#### About this exercise
After finding the line with "guide-to-buying-a-bmx-4-jpg" in the entries below, retype exactly each line from there through the line with "D6/9 for guitar on frets 10, 9, 9, 9, 10, 12", including that final line.

#### Working data
========================

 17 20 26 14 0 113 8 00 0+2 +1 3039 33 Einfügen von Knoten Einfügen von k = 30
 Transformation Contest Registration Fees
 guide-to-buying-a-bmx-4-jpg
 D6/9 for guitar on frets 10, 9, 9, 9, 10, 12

========================

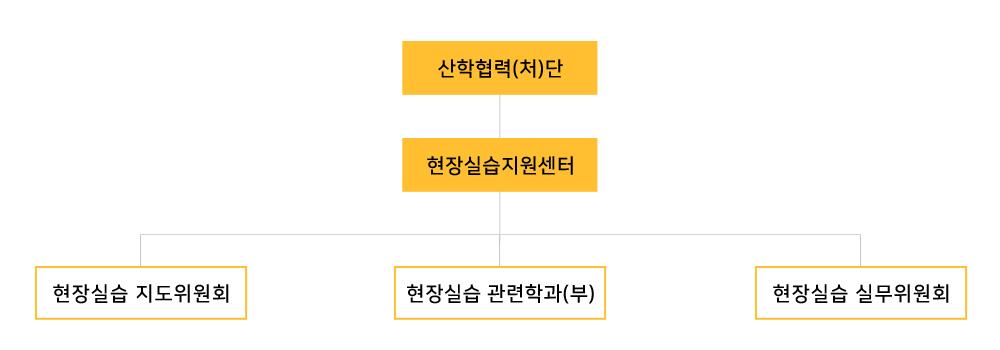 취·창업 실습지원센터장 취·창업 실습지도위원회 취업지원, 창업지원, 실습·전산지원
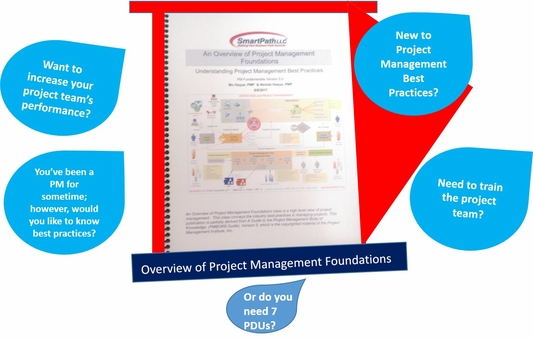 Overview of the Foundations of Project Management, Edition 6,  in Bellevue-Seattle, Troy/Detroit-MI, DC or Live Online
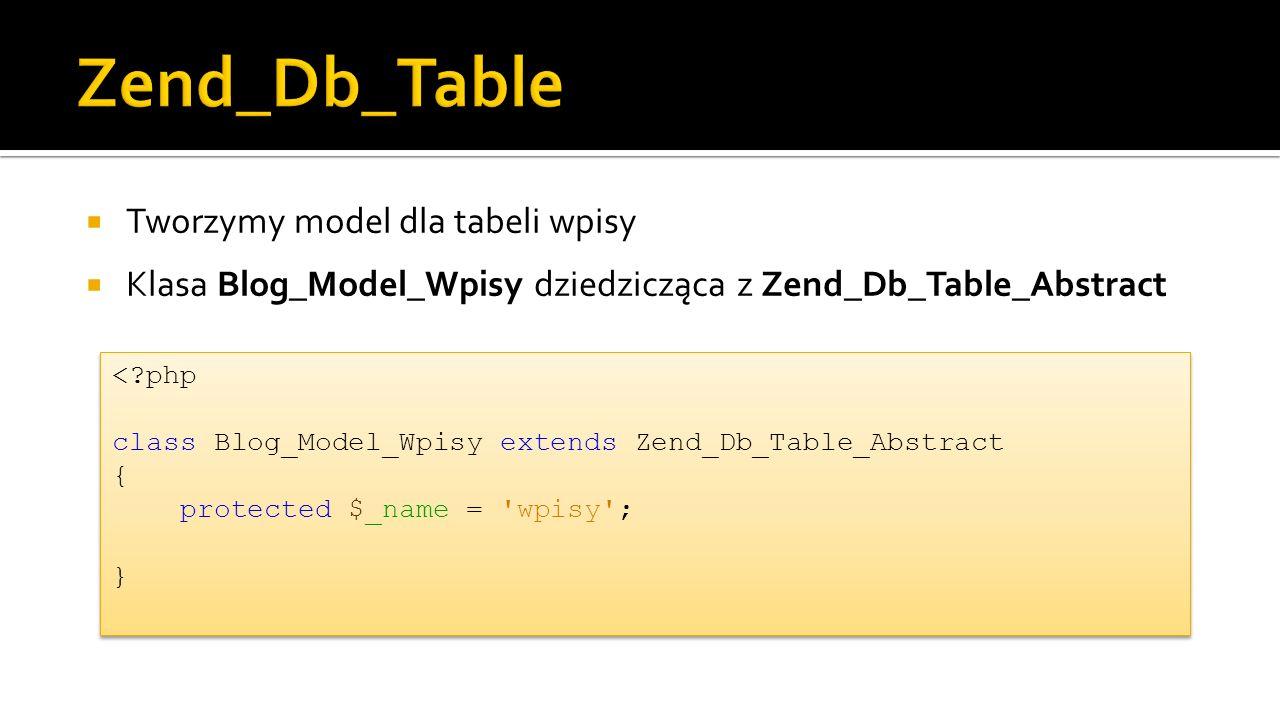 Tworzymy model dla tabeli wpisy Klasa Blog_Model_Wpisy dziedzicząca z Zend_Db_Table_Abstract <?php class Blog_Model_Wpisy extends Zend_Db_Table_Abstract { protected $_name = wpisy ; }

========================

#### Response below
 guide-to-buying-a-bmx-4-jpg
 D6/9 for guitar on frets 10, 9, 9, 9, 10, 12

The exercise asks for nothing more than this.